# Keeping the goat house clean



## dhansen (Feb 26, 2012)

Have any of you used cat litter to soak up/make smell better areas where your goats pee often?  My goats have a huge fiel to graze in, but as soon as I call them in, then run to the feeding area and all pee.  It gets nasty, even though I clean the area daily.  I was thinking of trying cat littler to soak up some of the yuck and maybe take care of some of the stink.  It's also cheap, which I like.


----------



## redtailgal (Feb 26, 2012)

We tried that in an area where horses were peeing.  The cat litter STUNK and the area got slippery (it was NOT clay type litter).

We use compressed sawdust granules now.  They are pelletized sawdust and they soak up the wet very good, then fall apart into loose sawdust that will dry quickly.  We get it out of the bedding section of the farm store.


----------



## ksalvagno (Feb 26, 2012)

You can try stuff like Stall Dry or woodstove pellets or pine shavings.

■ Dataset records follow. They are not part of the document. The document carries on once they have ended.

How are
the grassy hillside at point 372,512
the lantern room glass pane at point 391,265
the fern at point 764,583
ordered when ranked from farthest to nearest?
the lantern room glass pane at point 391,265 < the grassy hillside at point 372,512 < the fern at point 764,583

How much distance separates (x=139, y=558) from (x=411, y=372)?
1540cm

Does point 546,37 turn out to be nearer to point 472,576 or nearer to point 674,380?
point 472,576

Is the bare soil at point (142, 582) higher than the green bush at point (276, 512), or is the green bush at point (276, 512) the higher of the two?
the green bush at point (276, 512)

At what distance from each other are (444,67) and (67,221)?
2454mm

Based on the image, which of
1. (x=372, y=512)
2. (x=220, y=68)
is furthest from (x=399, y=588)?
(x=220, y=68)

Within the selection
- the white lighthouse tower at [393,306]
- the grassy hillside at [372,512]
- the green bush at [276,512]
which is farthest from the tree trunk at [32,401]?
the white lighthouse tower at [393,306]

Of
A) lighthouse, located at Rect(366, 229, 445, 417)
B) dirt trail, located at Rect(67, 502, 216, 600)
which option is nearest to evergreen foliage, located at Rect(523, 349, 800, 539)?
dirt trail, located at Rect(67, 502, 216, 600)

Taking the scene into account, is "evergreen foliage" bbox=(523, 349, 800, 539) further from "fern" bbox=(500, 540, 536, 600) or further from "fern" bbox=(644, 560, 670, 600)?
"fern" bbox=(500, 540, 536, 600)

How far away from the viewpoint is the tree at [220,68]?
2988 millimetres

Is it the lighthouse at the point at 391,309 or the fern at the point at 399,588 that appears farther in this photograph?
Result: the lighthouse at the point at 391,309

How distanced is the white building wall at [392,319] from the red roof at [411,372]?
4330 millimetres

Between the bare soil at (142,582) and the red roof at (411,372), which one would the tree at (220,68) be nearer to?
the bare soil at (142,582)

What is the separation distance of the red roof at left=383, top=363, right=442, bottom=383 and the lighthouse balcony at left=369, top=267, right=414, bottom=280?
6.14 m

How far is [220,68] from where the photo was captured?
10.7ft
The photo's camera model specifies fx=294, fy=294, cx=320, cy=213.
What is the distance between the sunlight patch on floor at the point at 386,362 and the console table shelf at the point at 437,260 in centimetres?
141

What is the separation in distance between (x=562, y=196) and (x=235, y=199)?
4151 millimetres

I think the cat litter would be too dusty and it might get into their lungs.


----------



## dhansen (Feb 26, 2012)

I may try it anyway just to see how it works.  I think it is made out of clay anyway.


----------



## EggsForIHOP (Feb 26, 2012)

I had a cat litter spill right outside my feed room door...trust me...DON'T USE KITTY LITTER!  It was dry at the time, since it was fresh litter (I busted the bag and went all over) I forgot about it...until it rained!

I ended up with a slip-n-slide that needed to be dug out later because after it dried up it became a giant ROCK FORMATION that would turn slippery again when wet...it took two good cycles of rain/dry/rain/dry before I figured this out and dug that stuff up and outta there (I had hoped it would wash away - nope...no luck)...and it still keeps a slickness to it when it rains in that area even months later.

Try the pelleted pine bedding at TSC - I have a friend raising hogs for 4H and they SWEAR that is the best bedding ever!

Also...what I do in our covered barn area for stinky spots....just plain old baking soda.  Can't hurt anything that eats it...doesn't need to be monitored like chemicals...just buy a big giant bag of the stuff and keep it around - when I smell stinky pee goats...I go in, rake out old straw, shake a TON of baking soda...put down new straw.  Getting the old stuff out seems to help, and the baking soda seems to work.  My girls also prefer to pee in one spot - right where the stand to munch hay!  So it makes a nasty little mess there when we have several rainy days in a row and I can't stand that smell either!


----------



## dhansen (Feb 26, 2012)

Thank you.  I will try the baking soda as it is cheap at Costco and comes in a huge bag.


----------



## that's*satyrical (Feb 26, 2012)

Wet cat litter is nasty unless you get the scoopable kind. I have the litter box in our laundry room & trust me you don't want to clean up nasty wet cat litter.


----------



## EggsForIHOP (Feb 26, 2012)

And remember - it's one thing to be "clean" and it's another to be OCD with it...sometimes livestock STINKS!! It just can't be helped. Hot days, wet days...they don't help.  It took me a year of OVER cleaning things to realize I was too worried and making myself TOO TIRED to enjoy my animals 

  Seriously...I was going in the pen daily and sweeping away poo and dirt with it with a dust pan on a stick and a broom!....and soon their pen was 6 inches SHORTER inside the fence than the land surrounding it!  The neighbors were laughing at me and I had  a GIANT pile of "manure" growing....I had a "come to terms with it" moment....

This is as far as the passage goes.